◆ YOUR ASSIGNMENT
Look through the data below for the line with "order: Artiodactyla", and transcribe it exactly together with each line after it up to and including the line with "common name: white-lipped peccary". Give nothing else.

◆ SUPPLIED RECORDS
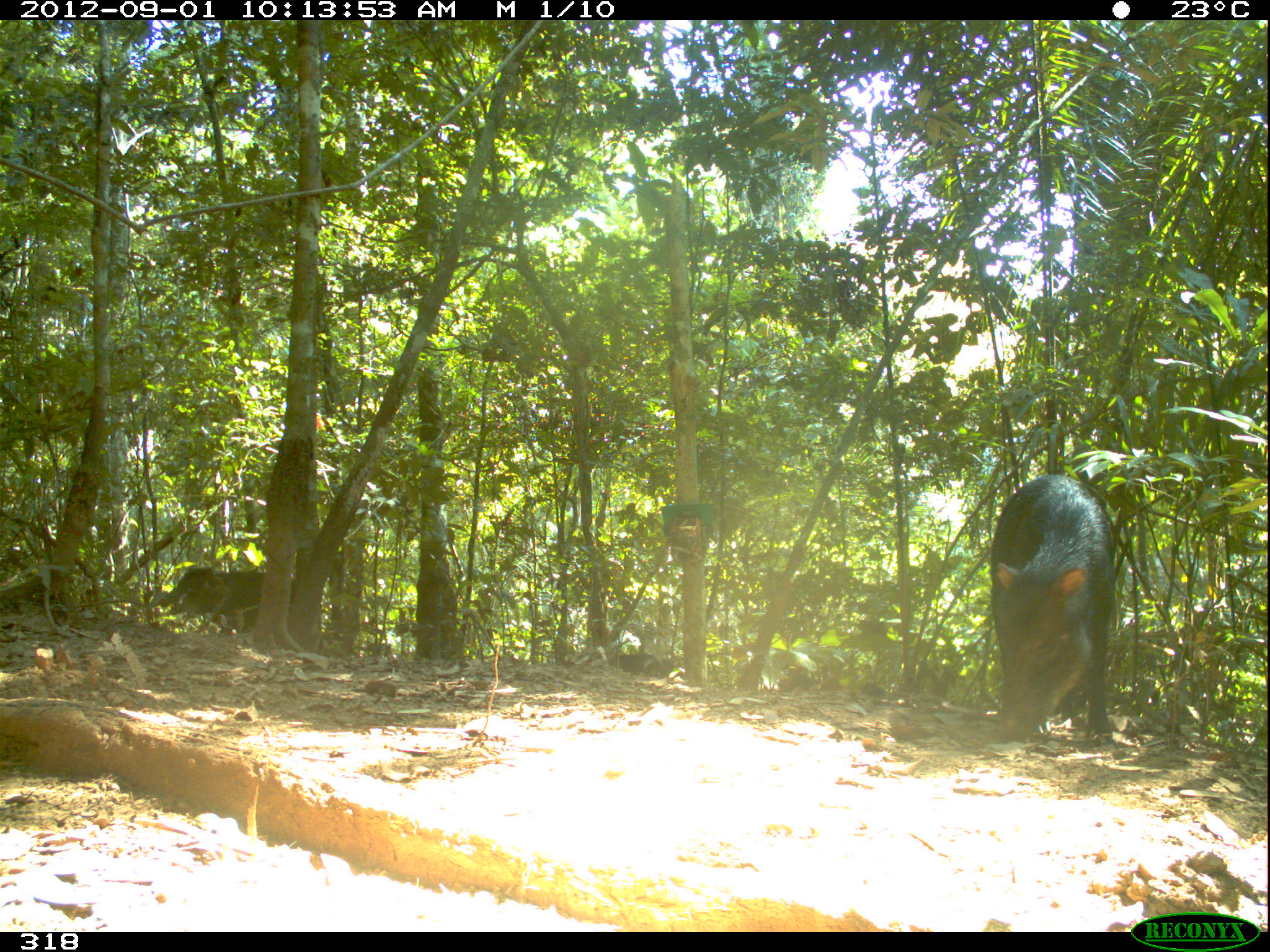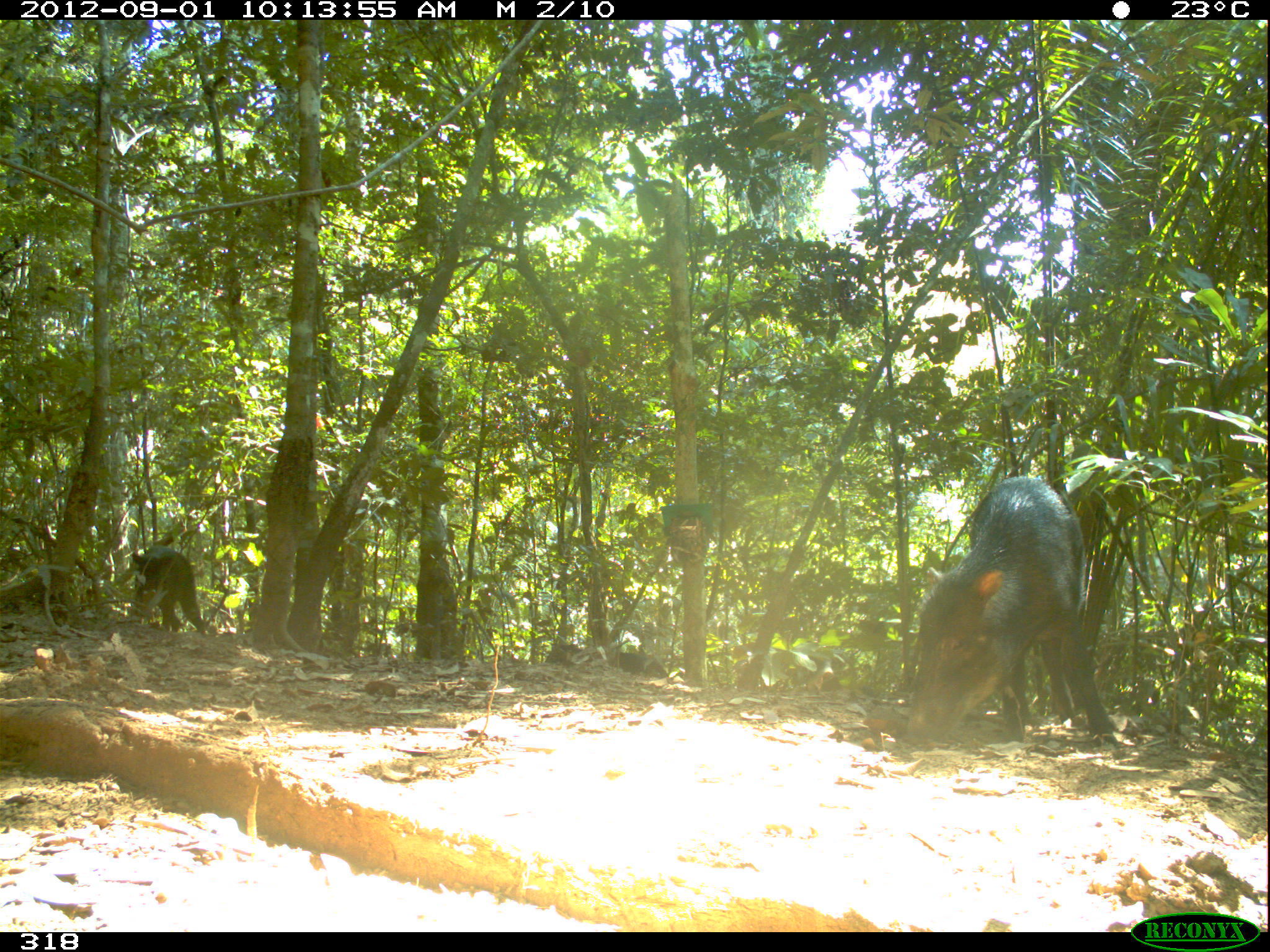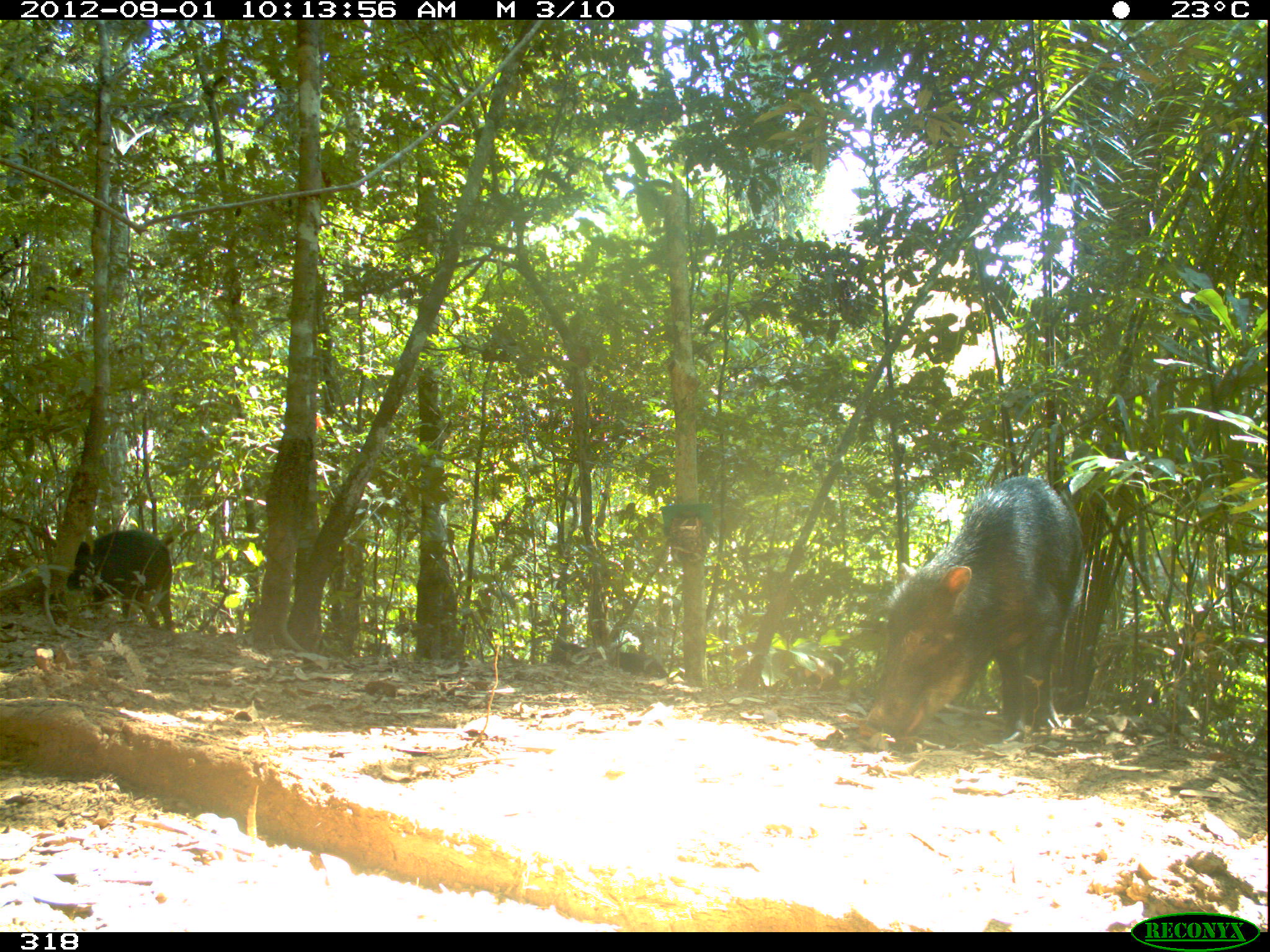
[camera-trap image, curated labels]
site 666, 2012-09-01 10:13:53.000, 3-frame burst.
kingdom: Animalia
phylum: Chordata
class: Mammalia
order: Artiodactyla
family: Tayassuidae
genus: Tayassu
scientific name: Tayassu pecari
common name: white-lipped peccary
* * *
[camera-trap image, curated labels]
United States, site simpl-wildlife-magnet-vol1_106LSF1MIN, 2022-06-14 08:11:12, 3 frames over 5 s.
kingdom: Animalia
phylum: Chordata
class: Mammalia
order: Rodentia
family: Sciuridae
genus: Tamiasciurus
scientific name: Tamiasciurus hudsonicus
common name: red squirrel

◆ SOLUTION FOR THIS EXERCISE
order: Artiodactyla
family: Tayassuidae
genus: Tayassu
scientific name: Tayassu pecari
common name: white-lipped peccary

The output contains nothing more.